Guidelines for Raising Baby Chicks
Posted by CaliforniaHatchery.com on 7/5/2013
1) A heating lamp and brooder area- The heating lamp temperature should change according as your chicks grow. Follow the heating lamp temperature guidelines below to provide optimal temperature for your chicks:
Week 1- 90-95 degrees fahrenheit
Week 2- 85-90 degrees fahrenheit
Week 3- 80-85 degrees fahrenheit
Week 4- 75-80 degrees fahrenheit
Week 5,6,7- 70-75 degrees fahrenheit
Week 8- 65-70 degrees fahrenheit
Week 9- 65 degrees fahrenheit The heating lamp should be placed 12-18 inches above the floor of the heating area. Some signs that your heat is too low- Your chicks will huddle together in the brooder. If the temperature is too high, your chicks may be dispersed throughout the heating area, and they may look tired. If the temperature is set correctly, your chicks will be evenly dispersed throughout the heating area, and they will look lively while making lots of peeping sounds!
2) Fresh water should always be made available to your chicks or ducklings
3) Non-medicated organic starter feed (offered through californiahatchery.com)
4) A stable surface (preferably with wood chips) for your chicks or ducklings to move upon. Make sure to clean the brooder area at least twice a day
VERY IMPORTANT Chick Care Instructions
|Raising baby chicks is easy!You should
first consider where to keep your baby chicks before placing your order. We recommend setting up a brooder house which can be
anything from a cardboard box to an actual building depending on the
size of your soon-to-be-acquired flock. The area should be kept clean,
dry and draft free. Prepare your brooder before ordering your chicks.|
For the first 4 or 5 days after they hatch put the chicks on a non slippery surface. Hardware cloth is the recommended surface of choice.
The non slippery surface will help the chicks learn to walk and aids in preventing sprained legs. Once the chicks have a few days on this surface and have figured out the source of their chick feed, spread some type of litter on the floor 2 to 4 inches deep. Wood shavings work well for this purpose and attention should be given to keeping the litter clean and dry.
Chick Heating Lamp and Brooder
An infrared Heat Lamp will keep your chicks warm. California Hatchery offers a Red Heating Bulb as this will cause less pecking.
Initially the temperature should start at 95 degrees and lowered 5 degrees each week until 70 degrees is reached. At this point the heat can be removed unless the temperatures outside the brooder area are still quite cold. Position your lamp so that it will maintain the proper temperature, yet not pose a threat to igniting the litter or burning the chicks.
The chicks are the best indicators of whether or not you are providing them with adequate heat. If they are all huddled together under the lamp you need to increase the heat in the brooder. Conversely, if they break off into little groups well outside the lamp, it's too hot. Ideally your chicks should be feeding and drinking and generally scattered about the brooder area.
Food and water should also be provided to your baby chicks. We recommend dipping the chick's beaks in their water and feed to familiarize them to their food and water source.

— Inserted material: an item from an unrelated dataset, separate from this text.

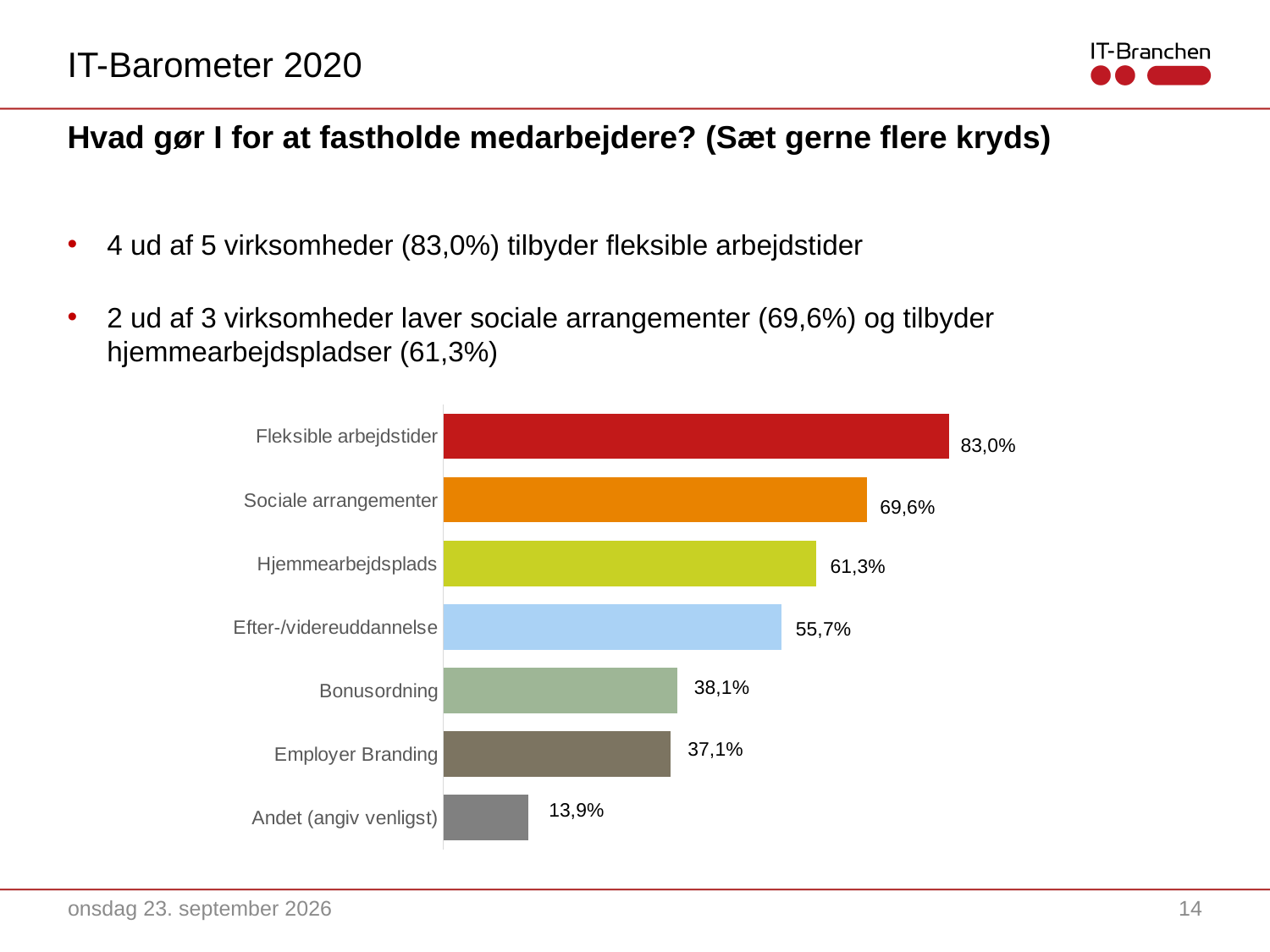
Which category has the highest value? Fleksible arbejdstider How many categories are shown in the chart? 7 Which is larger, the value for Hjemmearbejdsplads or the value for Efter-/videreuddannelse? Hjemmearbejdsplads What is the value for Fleksible arbejdstider? 83,0% What is the difference between the values for Sociale arrangementer and Hjemmearbejdsplads? 8,3% Do the values rise or fall from the top bar to the bottom bar? fall What colour is the bar for Sociale arrangementer? orange What kind of chart is shown on the slide? bar chart What is the value for Andet (angiv venligst)? 13,9% What is the value for Efter-/videreuddannelse? 55,7% Which category has the lowest value? Andet (angiv venligst) What is the difference between the values for Bonusordning and Employer Branding? 1,0%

The available water supply should "grow" with your chicks. You will need an adequate number of containers to accommodate the size of your flock. As the chicks grow their consumption increases and you will need to increase their water supply.
Initially the chicks will need a small water supply of some type with marbles or small pebbles placed in it to keep them from swimming. Water is vital to the chicks survival, but being wet is not!
The same basics hold true for your feeders. The bigger the chicks get the larger feeder you will need.
Your chicks should be fed Chick Starter Feed, which is available to order from our website. This feed contains approximately 23% protein for young chicks, and is non-medicated.
After about 18 weeks, you can switch to our Layer Developer Feed which contains about 17% protein for older chicks and young chickens.